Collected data
+ + + +
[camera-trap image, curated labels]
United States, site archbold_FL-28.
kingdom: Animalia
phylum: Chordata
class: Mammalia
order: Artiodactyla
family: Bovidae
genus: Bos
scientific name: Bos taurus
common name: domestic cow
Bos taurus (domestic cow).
+ + + +
Directions for this task ->
Reproduce the records above with every character intact.

Worked solution ->
[camera-trap image, curated labels]
United States, site archbold_FL-28.
kingdom: Animalia
phylum: Chordata
class: Mammalia
order: Artiodactyla
family: Bovidae
genus: Bos
scientific name: Bos taurus
common name: domestic cow
Bos taurus (domestic cow).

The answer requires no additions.